Of those countries, nine: Austria, Belgium, the Czech Republic, France, Luxembourg, the Netherlands, Spain, Sweden and the UK have already published more detailed plans of which groups of citizens will be prioritized.
This could however be modified as more evidence becomes available about the virus “epidemiology and characteristics of vaccines, including information on vaccine safety and efficacy by age and target group,” the report found.
It also noted that with a limited supply of vaccines in the first round of inoculations, “it is expected that most countries will refine their priority groups as Austria, France and Spain have done.”
Due to the challenge of delivering a large-scale vaccination program the EU health authority found, “some countries mentioned the need for a bigger pool of skilled workforce to administer the vaccines as more doses will become available.”
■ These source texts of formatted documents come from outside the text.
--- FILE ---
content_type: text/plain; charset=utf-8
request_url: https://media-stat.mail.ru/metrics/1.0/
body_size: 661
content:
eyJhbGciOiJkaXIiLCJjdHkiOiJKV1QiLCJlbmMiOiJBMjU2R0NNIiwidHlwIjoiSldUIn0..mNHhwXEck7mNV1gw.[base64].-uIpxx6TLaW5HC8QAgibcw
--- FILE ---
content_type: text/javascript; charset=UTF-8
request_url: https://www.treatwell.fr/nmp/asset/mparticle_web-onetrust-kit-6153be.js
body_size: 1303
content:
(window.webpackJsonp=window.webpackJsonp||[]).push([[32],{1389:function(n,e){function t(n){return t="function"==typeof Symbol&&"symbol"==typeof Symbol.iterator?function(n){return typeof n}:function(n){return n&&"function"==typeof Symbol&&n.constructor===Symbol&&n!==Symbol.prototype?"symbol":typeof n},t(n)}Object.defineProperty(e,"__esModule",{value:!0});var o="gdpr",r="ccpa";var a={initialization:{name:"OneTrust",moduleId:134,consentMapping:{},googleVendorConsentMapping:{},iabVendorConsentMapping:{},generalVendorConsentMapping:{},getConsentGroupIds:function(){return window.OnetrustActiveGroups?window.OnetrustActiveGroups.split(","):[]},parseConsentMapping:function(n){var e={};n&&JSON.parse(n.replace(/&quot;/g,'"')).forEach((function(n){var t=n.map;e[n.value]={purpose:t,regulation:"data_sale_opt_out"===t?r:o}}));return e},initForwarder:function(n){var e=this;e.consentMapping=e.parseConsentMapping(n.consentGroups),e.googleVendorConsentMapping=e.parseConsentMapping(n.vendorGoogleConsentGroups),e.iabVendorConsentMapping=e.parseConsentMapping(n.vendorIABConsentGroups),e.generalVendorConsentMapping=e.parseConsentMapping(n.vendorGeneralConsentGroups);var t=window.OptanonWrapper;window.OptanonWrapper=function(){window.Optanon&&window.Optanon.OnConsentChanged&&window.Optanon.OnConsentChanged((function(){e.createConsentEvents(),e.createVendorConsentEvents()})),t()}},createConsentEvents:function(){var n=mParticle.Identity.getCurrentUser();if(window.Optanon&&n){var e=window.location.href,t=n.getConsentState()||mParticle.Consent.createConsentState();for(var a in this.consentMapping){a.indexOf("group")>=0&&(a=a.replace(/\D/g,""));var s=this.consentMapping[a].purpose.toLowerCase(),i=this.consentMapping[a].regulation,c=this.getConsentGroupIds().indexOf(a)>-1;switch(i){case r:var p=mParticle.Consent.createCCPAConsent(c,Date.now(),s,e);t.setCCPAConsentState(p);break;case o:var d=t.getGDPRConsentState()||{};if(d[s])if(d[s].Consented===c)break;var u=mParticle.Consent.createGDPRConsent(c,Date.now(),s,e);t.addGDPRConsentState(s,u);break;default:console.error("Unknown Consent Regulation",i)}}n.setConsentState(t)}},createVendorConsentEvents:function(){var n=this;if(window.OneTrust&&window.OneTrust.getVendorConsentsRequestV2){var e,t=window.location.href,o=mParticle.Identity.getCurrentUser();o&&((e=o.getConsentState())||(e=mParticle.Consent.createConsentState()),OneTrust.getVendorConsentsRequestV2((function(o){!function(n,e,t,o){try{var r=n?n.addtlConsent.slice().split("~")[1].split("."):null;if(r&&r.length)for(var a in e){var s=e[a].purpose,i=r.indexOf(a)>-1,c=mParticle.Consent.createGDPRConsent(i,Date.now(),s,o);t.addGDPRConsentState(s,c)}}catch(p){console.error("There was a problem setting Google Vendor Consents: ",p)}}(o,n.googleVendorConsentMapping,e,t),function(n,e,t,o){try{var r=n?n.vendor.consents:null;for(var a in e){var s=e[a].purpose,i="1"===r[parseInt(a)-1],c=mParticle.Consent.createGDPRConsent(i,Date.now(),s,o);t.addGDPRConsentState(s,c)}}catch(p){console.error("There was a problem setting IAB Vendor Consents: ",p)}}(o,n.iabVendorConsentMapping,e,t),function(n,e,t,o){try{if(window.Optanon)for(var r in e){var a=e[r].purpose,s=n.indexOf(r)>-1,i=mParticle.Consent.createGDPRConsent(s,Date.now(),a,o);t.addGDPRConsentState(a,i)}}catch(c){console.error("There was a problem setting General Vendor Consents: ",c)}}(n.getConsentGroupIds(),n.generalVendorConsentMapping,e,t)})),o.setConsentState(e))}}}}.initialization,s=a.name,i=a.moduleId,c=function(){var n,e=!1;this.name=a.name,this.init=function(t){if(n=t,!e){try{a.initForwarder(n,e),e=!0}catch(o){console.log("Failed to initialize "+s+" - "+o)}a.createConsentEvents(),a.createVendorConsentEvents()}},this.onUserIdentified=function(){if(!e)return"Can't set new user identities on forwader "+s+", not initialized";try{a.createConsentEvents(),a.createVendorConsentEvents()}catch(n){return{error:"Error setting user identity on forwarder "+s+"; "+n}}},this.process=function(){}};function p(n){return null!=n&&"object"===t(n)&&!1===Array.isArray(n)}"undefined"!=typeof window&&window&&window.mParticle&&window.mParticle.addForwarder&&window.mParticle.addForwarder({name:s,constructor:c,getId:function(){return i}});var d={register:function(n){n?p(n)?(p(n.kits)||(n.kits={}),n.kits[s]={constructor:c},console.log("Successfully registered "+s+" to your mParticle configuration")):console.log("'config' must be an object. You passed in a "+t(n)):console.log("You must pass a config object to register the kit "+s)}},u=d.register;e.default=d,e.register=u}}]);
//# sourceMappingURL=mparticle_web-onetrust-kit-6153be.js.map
Twelve countries surveyed by the ECDC said they were planning to mobilize and train other medical staff such as: nurses, midwives, medical students, general practitioners, other medical staff, “in order to ensure sufficient capacity of vaccination services to deliver Covid-19 vaccines.”
Most countries reported that Covid-19 vaccines will be provided free of charge to their citizens.
The EU regulator, the European Medicines Agency has begun the process of approving vaccines by BioNTech/Pfizer and Moderna and aims to provide a decision by December 29 on BioNTech/Pfizer and January 12 next year for Moderna.
Once approved the European Commission will work with EU countries to formally sign off in a process that they expect to take a couple of days.